孫佩蘭受不了了,她恨不得撲上去將眼前恬不知恥的人大卸八塊。
孫慶海緊緊箍著她的胳膊,低聲呵斥:“佩蘭!”
“大人您瞧。”
白知遠憐憫地看了她一眼,又轉頭對上上首宋大人望過來的幽深目光。
“這就是瘋病發作的表現。”
白知遠在孫慶海父女驚怒的目光中,將顛倒黑白的話張口就來。
“三年前,我師父瘋病發作,醫死了一名無辜孩童,他接受不了這樣的事實,病發前央求我將他囚禁,不能使他再出現在世人跟前,砸了杏春堂的招牌,毀了他半輩子的榮譽。”
“我亦接受不了這樣的事實,可誰料爭執之下,師父和師妹竟然雙雙病發,不僅險些將房屋燒燬,還傷到了我。”
白知遠擼起袖子,露出胳膊上一長條的刀疤。
“這便是當初他們傷我留下的疤痕,虧得我躲得及時,不然我早就命喪刀下了。
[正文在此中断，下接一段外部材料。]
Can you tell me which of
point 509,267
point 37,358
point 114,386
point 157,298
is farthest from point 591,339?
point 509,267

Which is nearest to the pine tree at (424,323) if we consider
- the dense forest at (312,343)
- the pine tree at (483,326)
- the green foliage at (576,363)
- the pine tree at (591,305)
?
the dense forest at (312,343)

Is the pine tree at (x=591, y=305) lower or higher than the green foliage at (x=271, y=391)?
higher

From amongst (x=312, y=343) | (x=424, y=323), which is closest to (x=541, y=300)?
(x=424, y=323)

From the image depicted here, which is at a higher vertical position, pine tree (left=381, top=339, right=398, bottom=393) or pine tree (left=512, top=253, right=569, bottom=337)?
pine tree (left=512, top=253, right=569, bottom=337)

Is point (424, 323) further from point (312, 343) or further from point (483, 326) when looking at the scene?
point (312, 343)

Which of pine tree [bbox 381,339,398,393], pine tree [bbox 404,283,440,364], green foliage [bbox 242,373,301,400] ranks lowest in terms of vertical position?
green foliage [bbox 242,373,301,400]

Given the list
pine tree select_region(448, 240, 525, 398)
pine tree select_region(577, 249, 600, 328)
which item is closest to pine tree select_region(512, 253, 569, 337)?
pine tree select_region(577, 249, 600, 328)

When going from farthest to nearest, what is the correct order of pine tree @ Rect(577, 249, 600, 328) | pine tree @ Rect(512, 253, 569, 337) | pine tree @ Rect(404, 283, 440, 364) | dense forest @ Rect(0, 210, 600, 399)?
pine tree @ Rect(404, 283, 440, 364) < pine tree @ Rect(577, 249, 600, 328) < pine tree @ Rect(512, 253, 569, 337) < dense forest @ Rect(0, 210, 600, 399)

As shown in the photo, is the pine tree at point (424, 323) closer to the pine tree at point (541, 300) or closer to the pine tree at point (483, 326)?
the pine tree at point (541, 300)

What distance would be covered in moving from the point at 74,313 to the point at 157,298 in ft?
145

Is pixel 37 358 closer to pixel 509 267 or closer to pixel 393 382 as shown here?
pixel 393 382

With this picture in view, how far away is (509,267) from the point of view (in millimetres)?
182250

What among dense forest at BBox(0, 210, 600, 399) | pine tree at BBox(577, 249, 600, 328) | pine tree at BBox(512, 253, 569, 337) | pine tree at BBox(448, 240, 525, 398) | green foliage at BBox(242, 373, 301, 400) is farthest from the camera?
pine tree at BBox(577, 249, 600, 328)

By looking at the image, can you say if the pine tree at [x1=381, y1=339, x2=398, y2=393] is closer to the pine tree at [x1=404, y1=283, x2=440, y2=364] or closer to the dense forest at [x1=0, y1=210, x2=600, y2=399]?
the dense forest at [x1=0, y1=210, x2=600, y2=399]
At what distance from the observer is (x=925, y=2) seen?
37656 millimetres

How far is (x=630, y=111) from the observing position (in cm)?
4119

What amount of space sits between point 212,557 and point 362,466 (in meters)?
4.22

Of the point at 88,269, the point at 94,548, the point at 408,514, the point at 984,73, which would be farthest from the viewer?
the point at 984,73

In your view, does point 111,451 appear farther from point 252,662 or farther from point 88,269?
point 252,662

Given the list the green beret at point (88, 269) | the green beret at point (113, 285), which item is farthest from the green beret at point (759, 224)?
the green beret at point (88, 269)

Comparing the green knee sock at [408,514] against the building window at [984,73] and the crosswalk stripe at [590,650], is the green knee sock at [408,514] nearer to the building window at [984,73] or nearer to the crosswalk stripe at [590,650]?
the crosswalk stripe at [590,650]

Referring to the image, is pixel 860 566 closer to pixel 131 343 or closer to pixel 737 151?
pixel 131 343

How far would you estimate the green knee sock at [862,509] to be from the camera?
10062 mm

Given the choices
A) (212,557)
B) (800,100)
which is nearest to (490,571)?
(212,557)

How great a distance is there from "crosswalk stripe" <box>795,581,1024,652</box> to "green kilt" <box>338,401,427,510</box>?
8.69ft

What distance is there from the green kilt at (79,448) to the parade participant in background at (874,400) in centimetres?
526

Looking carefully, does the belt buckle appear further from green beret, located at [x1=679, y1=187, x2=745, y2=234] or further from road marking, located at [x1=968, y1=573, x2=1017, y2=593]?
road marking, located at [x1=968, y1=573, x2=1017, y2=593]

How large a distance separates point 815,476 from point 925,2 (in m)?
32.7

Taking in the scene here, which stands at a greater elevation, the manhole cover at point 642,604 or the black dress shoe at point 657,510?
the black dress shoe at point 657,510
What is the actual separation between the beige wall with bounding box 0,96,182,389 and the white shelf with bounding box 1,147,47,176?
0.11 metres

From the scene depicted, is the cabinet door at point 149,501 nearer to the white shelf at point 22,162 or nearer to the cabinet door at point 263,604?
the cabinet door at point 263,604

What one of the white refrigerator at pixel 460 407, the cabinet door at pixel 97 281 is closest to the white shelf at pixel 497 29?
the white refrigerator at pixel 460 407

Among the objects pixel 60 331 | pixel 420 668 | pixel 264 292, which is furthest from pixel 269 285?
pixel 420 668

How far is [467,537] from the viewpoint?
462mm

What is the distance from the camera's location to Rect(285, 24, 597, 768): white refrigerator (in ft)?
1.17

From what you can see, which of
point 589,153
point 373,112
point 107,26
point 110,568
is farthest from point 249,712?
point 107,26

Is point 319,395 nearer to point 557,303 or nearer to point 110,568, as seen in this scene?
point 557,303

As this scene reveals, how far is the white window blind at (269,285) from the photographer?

”
府衙前圍觀的百姓大多對白知遠神醫的名號十分信服,他不慌不忙娓娓道來,又有疤痕作證,立刻就有人信了。
“原來是這樣啊。”
“我就說,白神醫那樣好的人,怎麼可能會做出那樣大逆不道的事情來呢?”
“喲,那傷疤可真深,這瘋病發作起來可真是危險啊,虧得白神醫及時將那二人囚禁了,要不然還不一定會發生些什麼呢。”
孫佩蘭的眼珠瞬間紅了。
白知遠這個人渣!
他胳膊上的那條傷疤,分明是他埋伏在他們回鄉祭祖路上對他們下手時,她拿匕首給他劃的!
她和她爹根本就沒有所謂的瘋病,一切都是他白知遠的自導自演!
“在師父的再三懇求下,做弟子的只得萬般無奈地答應了。”
白知遠說著,白皙的麵皮沁出傷心的紅暈,彷彿真是一個為師父師妹著想的好弟子、好師兄。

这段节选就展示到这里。